In Trump v. Barbara, Chief Justice John Roberts screams from the rafters that the framers of the 14th Amendment affirmed “citizenship, then as now, was the right to have rights—freely to participate in our community.” That’s contrary to history. The framers made sure that the newly freed black citizens didn’t get the vote, because if that benefit had been included, the amendment wouldn’t have passed.
It took the 15th Amendment, ratified more than 1½ years later, to enfranchise black Americans. And that still didn’t extend the franchise to all adult citizens. In Minor v. Happersett (1874), the Supreme Court unanimously held that although women were citizens, the 14th Amendment didn’t confer on them the right to vote. The justices applied the then-standard definition of citizenship as an exchange of protection by the sovereign for loyalty of the citizens. It took the 19th Amendment to enfranchise women as a matter of constitutional right. In the meantime, voting was left exclusively to the states. The Civil Rights Act of 1866 covered only the private rights to contract, testify and make wills. No political rights were involved.
The chief justice wholly failed to explain how his flawed originalist methodology supported birthright citizenship for the children of illegal aliens or temporary visitors. His blunder is captured in the false proposition that birthright citizenship “crossed the Atlantic with the colonists—and was adopted with little fanfare after the Revolution” as an outgrowth of the common law of England.
Not so. English law had adopted a form of birthright citizenship—but, as Blackstone noted, not as a common-law matter but because naturalization “cannot be performed but by an act of parliament.” The English statutory framework was explicitly rejected in the U.S. Alexander Hamilton noted in Federalist No. 32 that the constitutional requirement of a “uniform” naturalization law conferred exclusive jurisdiction on the federal government, to the exclusion of the states.
The chief justice never cites that clause or the Naturalization Acts of 1790 and 1795, which limited naturalization to “free white persons” who had resided in the U.S. for two years (later raised to five), were of good character, and had explicitly renounced their loyalty to all other sovereigns, and determined the status of minor children solely by the status of their parents. That provision excluded all people of African descent until reversed by the 1870 Naturalization Act, which didn’t apply to people of Asian descent until after 1900. Chief Justice Roberts then cites a group of irrelevant state-law cases, none of which deal with birthright citizenship, but addressed such issues as the ability to inherit under state law, to hold state office, or to vote in state elections.
A key to the constitutional structure was the distinction between “subject to the jurisdiction thereof” in the 14th Amendment’s Citizenship Clause and “within the jurisdiction” in the Equal Protection Clause. The latter isn’t limited to citizens, as the Privileges or Immunities Clause is, but applies to all persons.
That rests on Blackstone’s explicit distinction between “local” and “natural” allegiance. The former requires all persons to respect the criminal and civil law while in a foreign nation, but ceases to bind them on their departure. Local allegiance never confers any opportunity to obtain citizenship, which natural allegiance does. The chief justice incorrectly collapses the two into one by writing that “the Citizenship Clause uses jurisdiction in its ordinary sense—referring to the power of the United States to govern those within its territory.” The Equal Protection Clause had nothing to do with citizenship. How could the 14th Amendment confer automatic birthright citizenship when the 1870 statute set out more-rigorous conditions to apply for naturalization?

**Data under study**
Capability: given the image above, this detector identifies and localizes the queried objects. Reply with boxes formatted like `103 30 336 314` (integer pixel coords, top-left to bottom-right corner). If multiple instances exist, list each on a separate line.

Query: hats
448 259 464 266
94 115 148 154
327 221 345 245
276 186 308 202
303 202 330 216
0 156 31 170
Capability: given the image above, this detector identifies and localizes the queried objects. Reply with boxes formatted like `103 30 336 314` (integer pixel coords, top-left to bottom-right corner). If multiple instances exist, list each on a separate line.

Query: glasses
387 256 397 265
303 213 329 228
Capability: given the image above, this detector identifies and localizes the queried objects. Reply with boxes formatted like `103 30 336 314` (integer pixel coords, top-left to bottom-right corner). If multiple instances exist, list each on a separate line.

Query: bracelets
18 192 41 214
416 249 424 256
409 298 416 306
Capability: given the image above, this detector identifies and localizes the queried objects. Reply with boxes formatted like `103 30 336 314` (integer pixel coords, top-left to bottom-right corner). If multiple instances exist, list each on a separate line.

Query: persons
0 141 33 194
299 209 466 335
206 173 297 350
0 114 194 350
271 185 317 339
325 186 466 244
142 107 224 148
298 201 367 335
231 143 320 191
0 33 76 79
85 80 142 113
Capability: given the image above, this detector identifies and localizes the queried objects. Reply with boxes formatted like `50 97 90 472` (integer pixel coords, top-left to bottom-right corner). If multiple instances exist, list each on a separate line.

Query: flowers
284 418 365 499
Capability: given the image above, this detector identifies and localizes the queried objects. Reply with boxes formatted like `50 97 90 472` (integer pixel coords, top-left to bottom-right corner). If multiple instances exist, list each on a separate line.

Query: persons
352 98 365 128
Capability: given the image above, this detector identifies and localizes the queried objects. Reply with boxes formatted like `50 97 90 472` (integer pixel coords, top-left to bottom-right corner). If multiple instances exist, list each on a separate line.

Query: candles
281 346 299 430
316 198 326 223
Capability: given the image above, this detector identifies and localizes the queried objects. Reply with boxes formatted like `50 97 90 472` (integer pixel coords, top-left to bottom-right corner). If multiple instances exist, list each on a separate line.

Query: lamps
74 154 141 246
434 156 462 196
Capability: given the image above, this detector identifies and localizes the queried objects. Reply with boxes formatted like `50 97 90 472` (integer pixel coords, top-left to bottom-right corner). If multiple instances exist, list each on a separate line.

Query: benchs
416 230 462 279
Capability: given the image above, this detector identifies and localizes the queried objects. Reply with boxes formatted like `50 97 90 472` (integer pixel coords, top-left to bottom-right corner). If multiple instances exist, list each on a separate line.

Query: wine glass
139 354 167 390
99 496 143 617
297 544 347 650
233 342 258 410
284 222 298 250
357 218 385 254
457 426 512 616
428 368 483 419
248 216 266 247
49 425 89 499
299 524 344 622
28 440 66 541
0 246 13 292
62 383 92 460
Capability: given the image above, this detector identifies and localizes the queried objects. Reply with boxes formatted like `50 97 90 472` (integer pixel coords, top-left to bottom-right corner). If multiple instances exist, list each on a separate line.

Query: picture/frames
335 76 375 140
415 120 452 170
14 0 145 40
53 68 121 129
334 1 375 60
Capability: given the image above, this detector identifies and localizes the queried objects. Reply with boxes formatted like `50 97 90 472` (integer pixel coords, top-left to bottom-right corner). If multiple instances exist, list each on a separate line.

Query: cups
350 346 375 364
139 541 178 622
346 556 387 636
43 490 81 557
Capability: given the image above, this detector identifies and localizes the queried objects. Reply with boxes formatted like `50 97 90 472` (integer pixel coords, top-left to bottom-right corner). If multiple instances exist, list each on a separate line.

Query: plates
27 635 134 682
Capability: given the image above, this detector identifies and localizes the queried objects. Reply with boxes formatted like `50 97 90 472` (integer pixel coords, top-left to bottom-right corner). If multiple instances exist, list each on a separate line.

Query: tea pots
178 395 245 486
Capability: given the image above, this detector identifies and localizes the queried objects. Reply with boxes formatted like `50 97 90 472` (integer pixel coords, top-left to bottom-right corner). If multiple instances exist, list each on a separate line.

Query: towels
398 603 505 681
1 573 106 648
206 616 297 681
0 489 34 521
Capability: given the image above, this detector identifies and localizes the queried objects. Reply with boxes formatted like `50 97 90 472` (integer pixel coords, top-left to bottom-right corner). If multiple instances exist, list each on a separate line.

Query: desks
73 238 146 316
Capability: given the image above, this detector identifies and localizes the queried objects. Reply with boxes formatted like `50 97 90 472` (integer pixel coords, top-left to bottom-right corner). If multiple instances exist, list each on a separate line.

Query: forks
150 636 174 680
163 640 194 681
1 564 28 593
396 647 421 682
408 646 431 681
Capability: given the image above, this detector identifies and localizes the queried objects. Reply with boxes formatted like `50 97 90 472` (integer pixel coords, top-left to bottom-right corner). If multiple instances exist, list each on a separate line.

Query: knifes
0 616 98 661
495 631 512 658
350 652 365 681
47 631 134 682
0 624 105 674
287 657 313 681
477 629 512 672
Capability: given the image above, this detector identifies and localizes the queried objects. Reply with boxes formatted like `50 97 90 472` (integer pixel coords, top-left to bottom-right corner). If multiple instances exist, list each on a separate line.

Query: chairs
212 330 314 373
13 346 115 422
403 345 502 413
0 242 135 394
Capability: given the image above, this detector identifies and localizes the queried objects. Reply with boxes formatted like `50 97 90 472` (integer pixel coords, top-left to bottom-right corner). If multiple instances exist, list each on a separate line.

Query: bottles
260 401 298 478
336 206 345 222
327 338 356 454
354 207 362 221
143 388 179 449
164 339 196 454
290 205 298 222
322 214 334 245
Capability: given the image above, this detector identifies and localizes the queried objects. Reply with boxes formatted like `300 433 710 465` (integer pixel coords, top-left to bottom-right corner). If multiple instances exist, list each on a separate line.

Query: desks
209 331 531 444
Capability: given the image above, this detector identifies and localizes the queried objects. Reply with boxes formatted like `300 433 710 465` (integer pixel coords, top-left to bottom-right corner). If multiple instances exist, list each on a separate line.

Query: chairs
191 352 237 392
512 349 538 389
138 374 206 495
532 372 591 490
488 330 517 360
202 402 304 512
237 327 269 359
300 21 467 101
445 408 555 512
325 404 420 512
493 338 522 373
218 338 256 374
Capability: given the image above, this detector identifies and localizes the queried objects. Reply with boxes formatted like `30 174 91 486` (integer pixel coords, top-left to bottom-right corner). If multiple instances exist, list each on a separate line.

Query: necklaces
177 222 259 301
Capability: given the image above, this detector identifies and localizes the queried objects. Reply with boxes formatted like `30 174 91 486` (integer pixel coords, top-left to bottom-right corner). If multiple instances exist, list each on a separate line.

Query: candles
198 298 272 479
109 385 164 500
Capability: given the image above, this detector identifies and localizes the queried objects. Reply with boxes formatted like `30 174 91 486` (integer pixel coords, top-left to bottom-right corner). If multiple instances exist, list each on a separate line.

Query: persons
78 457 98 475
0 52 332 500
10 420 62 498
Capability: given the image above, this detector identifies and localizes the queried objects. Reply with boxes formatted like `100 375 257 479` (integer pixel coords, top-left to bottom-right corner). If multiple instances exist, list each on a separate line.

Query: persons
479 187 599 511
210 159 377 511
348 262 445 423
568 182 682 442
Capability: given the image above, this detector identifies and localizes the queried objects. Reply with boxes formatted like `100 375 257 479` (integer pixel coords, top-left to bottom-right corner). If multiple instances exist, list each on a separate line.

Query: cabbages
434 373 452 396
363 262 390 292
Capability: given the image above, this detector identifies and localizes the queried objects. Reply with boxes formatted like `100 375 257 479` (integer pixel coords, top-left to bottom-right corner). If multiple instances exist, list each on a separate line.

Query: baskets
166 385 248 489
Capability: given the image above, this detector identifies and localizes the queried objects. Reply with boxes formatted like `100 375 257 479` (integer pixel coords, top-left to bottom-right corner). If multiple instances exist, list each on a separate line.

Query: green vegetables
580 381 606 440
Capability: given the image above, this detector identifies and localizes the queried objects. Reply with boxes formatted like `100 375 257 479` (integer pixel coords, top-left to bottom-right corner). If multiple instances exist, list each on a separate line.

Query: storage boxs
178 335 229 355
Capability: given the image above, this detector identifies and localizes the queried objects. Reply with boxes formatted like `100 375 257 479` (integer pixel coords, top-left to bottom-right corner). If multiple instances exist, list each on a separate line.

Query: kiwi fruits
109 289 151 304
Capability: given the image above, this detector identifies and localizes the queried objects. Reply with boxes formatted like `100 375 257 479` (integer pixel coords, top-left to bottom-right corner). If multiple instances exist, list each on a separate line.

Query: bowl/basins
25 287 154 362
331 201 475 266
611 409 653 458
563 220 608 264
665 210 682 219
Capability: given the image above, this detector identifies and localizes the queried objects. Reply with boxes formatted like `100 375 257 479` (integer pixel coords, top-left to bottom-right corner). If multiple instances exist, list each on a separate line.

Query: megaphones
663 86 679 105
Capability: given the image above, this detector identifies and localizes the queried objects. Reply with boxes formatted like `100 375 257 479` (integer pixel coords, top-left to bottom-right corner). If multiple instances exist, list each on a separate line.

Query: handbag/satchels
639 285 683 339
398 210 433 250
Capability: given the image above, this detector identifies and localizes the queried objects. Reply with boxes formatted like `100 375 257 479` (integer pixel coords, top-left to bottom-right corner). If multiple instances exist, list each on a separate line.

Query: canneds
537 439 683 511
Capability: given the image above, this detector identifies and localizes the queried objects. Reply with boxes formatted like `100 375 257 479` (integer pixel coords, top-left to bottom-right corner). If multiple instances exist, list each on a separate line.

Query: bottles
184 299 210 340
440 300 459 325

**Description of the task**
Reproduce the stretch of the birthright citizenship commentary from "That rests on" through "apply for naturalization?".

**Reply to the task**
That rests on Blackstone’s explicit distinction between “local” and “natural” allegiance. The former requires all persons to respect the criminal and civil law while in a foreign nation, but ceases to bind them on their departure. Local allegiance never confers any opportunity to obtain citizenship, which natural allegiance does. The chief justice incorrectly collapses the two into one by writing that “the Citizenship Clause uses jurisdiction in its ordinary sense—referring to the power of the United States to govern those within its territory.” The Equal Protection Clause had nothing to do with citizenship. How could the 14th Amendment confer automatic birthright citizenship when the 1870 statute set out more-rigorous conditions to apply for naturalization?